= WHAT YOU HAVE TO DO =
Exclude the pictures, then copy all remaining records exactly.
---------- RECORDED DATA ----------
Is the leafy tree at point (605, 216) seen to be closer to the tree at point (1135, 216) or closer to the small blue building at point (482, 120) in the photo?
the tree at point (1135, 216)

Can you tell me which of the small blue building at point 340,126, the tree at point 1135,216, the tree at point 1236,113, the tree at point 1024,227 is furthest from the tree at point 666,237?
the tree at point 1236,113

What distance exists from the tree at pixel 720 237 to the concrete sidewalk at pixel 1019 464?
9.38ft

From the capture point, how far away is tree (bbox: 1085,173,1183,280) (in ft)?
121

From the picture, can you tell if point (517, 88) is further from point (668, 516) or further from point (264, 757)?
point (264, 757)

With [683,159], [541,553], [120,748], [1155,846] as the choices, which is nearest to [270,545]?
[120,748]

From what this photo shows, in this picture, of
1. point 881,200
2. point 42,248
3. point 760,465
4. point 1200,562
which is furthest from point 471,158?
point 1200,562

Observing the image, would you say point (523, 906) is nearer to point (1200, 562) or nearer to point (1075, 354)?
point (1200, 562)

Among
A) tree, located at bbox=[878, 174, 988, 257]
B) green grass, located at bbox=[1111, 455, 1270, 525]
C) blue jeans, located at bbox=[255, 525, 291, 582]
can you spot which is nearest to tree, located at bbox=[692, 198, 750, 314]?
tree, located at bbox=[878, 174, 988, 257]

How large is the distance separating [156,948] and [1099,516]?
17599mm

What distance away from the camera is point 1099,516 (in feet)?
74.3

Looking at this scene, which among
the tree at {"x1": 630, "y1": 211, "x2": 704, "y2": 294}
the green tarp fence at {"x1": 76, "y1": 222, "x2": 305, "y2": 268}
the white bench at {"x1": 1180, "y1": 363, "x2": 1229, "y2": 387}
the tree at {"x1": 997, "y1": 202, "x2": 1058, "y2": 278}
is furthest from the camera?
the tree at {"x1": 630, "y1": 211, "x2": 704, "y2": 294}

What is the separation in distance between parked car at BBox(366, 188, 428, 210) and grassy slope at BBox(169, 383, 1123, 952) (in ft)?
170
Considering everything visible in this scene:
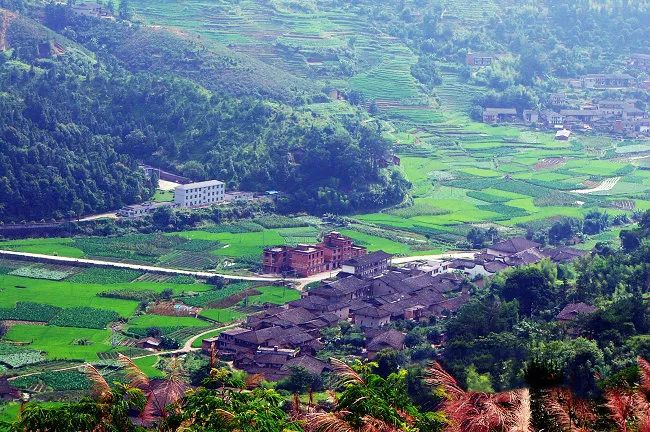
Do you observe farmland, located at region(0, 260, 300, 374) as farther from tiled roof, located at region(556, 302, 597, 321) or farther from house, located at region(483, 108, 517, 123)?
house, located at region(483, 108, 517, 123)

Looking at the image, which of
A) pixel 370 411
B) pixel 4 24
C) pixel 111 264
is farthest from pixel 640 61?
pixel 370 411

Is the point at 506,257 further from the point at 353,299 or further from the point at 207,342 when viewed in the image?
the point at 207,342

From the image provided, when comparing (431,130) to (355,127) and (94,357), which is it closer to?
(355,127)

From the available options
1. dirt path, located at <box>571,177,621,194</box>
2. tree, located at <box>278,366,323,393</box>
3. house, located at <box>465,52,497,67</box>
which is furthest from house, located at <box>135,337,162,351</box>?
house, located at <box>465,52,497,67</box>

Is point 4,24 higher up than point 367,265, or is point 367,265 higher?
point 4,24

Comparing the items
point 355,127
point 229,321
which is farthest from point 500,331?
point 355,127

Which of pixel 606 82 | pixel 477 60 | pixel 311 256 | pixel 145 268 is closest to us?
pixel 145 268

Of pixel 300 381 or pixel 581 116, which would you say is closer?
pixel 300 381
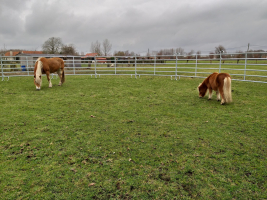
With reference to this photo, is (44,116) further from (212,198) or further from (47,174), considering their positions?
(212,198)

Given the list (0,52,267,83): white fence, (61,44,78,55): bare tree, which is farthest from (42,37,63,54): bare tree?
(0,52,267,83): white fence

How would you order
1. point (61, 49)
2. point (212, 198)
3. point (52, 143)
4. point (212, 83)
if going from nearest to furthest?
1. point (212, 198)
2. point (52, 143)
3. point (212, 83)
4. point (61, 49)

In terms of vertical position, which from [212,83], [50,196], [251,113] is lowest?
[50,196]

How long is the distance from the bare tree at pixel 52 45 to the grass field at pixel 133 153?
35.7 metres

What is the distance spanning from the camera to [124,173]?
2102mm

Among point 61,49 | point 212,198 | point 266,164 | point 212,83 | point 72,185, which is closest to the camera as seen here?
point 212,198

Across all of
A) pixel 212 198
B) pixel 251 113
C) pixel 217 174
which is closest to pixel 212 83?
pixel 251 113

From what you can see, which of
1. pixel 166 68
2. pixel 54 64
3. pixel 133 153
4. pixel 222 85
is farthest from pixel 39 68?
pixel 166 68

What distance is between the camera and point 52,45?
3584 cm

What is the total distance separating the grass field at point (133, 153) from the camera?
6.06 ft

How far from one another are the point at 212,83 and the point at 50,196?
5166 mm

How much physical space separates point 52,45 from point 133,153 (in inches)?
1549

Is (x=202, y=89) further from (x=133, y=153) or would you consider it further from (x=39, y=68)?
(x=39, y=68)

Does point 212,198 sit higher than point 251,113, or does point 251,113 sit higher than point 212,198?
point 251,113
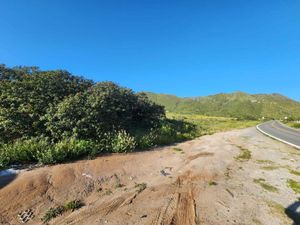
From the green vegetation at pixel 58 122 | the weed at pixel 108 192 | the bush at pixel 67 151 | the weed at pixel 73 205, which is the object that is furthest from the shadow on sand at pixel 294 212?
the bush at pixel 67 151

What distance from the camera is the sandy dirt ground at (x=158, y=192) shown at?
4621 millimetres

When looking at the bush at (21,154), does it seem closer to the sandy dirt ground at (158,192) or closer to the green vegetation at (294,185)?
the sandy dirt ground at (158,192)

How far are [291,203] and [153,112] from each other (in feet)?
47.2

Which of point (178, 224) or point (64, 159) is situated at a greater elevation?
point (64, 159)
----------
= EXPECTED ANSWER =
Is the leafy tree at point (605, 216) seen to be closer to the tree at point (1135, 216) or closer to the small blue building at point (482, 120) in the photo?
the tree at point (1135, 216)

Can you tell me which of the small blue building at point 340,126, the tree at point 1135,216, the tree at point 1236,113, the tree at point 1024,227 is furthest from the tree at point 666,237?
the tree at point 1236,113

What distance exists from the tree at pixel 720 237 to the concrete sidewalk at pixel 1019 464?
9.38ft

From the capture point, how far away is tree (bbox: 1085,173,1183,280) (in ft)?
121

From the picture, can you tell if point (517, 88) is further from point (668, 516) or further from point (264, 757)?
point (264, 757)

With [683,159], [541,553], [120,748], [1155,846] as the choices, which is nearest to [270,545]?
[120,748]

From what this photo shows, in this picture, of
1. point 881,200
2. point 42,248
3. point 760,465
4. point 1200,562
which is furthest from point 471,158?
point 1200,562

Observing the image, would you say point (523, 906) is nearer to point (1200, 562) or nearer to point (1075, 354)?
point (1200, 562)

Among
A) tree, located at bbox=[878, 174, 988, 257]
B) green grass, located at bbox=[1111, 455, 1270, 525]
C) blue jeans, located at bbox=[255, 525, 291, 582]
can you spot which is nearest to tree, located at bbox=[692, 198, 750, 314]?
tree, located at bbox=[878, 174, 988, 257]

How large is the distance separating [156,948] and [1099,516]?
17599mm

What distance away from the camera is point 1099,516 (in feet)?
74.3

Looking at this scene, which among
the tree at {"x1": 630, "y1": 211, "x2": 704, "y2": 294}
the green tarp fence at {"x1": 76, "y1": 222, "x2": 305, "y2": 268}
the white bench at {"x1": 1180, "y1": 363, "x2": 1229, "y2": 387}
the tree at {"x1": 997, "y1": 202, "x2": 1058, "y2": 278}
is furthest from the camera?
the tree at {"x1": 630, "y1": 211, "x2": 704, "y2": 294}

What is the separation in distance between parked car at BBox(366, 188, 428, 210) and grassy slope at BBox(169, 383, 1123, 952) (in ft)?
170
Considering everything visible in this scene:
Do you observe farmland, located at region(0, 260, 300, 374) as farther from tiled roof, located at region(556, 302, 597, 321) or farther from house, located at region(483, 108, 517, 123)?
house, located at region(483, 108, 517, 123)

Looking at the image, which of
A) pixel 370 411
B) pixel 4 24
C) pixel 111 264
is farthest from pixel 640 61?
pixel 370 411

Is the point at 506,257 further from the point at 353,299 or further from the point at 207,342 when viewed in the image?
the point at 207,342

From the image provided, when comparing (431,130) to (355,127) and (94,357), which is it closer to?
(355,127)

From the available options
1. dirt path, located at <box>571,177,621,194</box>
2. tree, located at <box>278,366,323,393</box>
3. house, located at <box>465,52,497,67</box>
which is furthest from house, located at <box>135,337,162,351</box>?
house, located at <box>465,52,497,67</box>

Is point 4,24 higher up than point 367,265, or is point 367,265 higher?
point 4,24

Comparing the items
point 355,127
point 229,321
which is farthest from point 500,331?
point 355,127

Which of pixel 606 82 | pixel 477 60 | pixel 311 256 | pixel 145 268 is closest to us?
pixel 145 268

Of pixel 300 381 or pixel 581 116, which would you say is closer?
pixel 300 381
With reference to this photo, is (44,116) further from (212,198) or further from (47,174), considering their positions?
(212,198)

Given the list (0,52,267,83): white fence, (61,44,78,55): bare tree, which is farthest from (42,37,63,54): bare tree?
(0,52,267,83): white fence

How would you order
1. point (61, 49)
2. point (212, 198)
3. point (52, 143)
4. point (212, 83)
if going from nearest to furthest?
1. point (212, 198)
2. point (52, 143)
3. point (212, 83)
4. point (61, 49)

In terms of vertical position, which from [212,83], [50,196], [251,113] is lowest?
[50,196]

How long is the distance from the bare tree at pixel 52 45 to the grass field at pixel 133 153?
35.7 metres

What is the distance spanning from the camera to [124,173]?
2102mm

Among point 61,49 | point 212,198 | point 266,164 | point 212,83 | point 72,185, which is closest to the camera as seen here?
point 212,198

Across all of
A) pixel 212 198
B) pixel 251 113
C) pixel 217 174
which is closest to pixel 212 83?
pixel 251 113

From what you can see, which of
1. pixel 166 68
2. pixel 54 64
3. pixel 133 153
4. pixel 222 85
is farthest from pixel 39 68?
pixel 166 68

What distance is between the camera and point 52,45?
3584 cm

What is the total distance separating the grass field at point (133, 153) from the camera?
6.06 ft

How far from one another are the point at 212,83 and the point at 50,196?
5166 mm

How much physical space separates point 52,45 from point 133,153 (in inches)?
1549

Is (x=202, y=89) further from (x=133, y=153) or would you consider it further from (x=39, y=68)?
(x=39, y=68)

Does point 212,198 sit higher than point 251,113, or does point 251,113 sit higher than point 212,198?
point 251,113
From the green vegetation at pixel 58 122 | the weed at pixel 108 192 | the bush at pixel 67 151 | the weed at pixel 73 205, which is the object that is furthest from the shadow on sand at pixel 294 212?
the bush at pixel 67 151

What distance from the camera is the sandy dirt ground at (x=158, y=192) shown at?
4621 millimetres

When looking at the bush at (21,154), does it seem closer to the sandy dirt ground at (158,192) or closer to the green vegetation at (294,185)?
the sandy dirt ground at (158,192)

How far are [291,203] and [153,112] from each other (in feet)?
47.2

Which of point (178, 224) or point (64, 159) is situated at a greater elevation?
point (64, 159)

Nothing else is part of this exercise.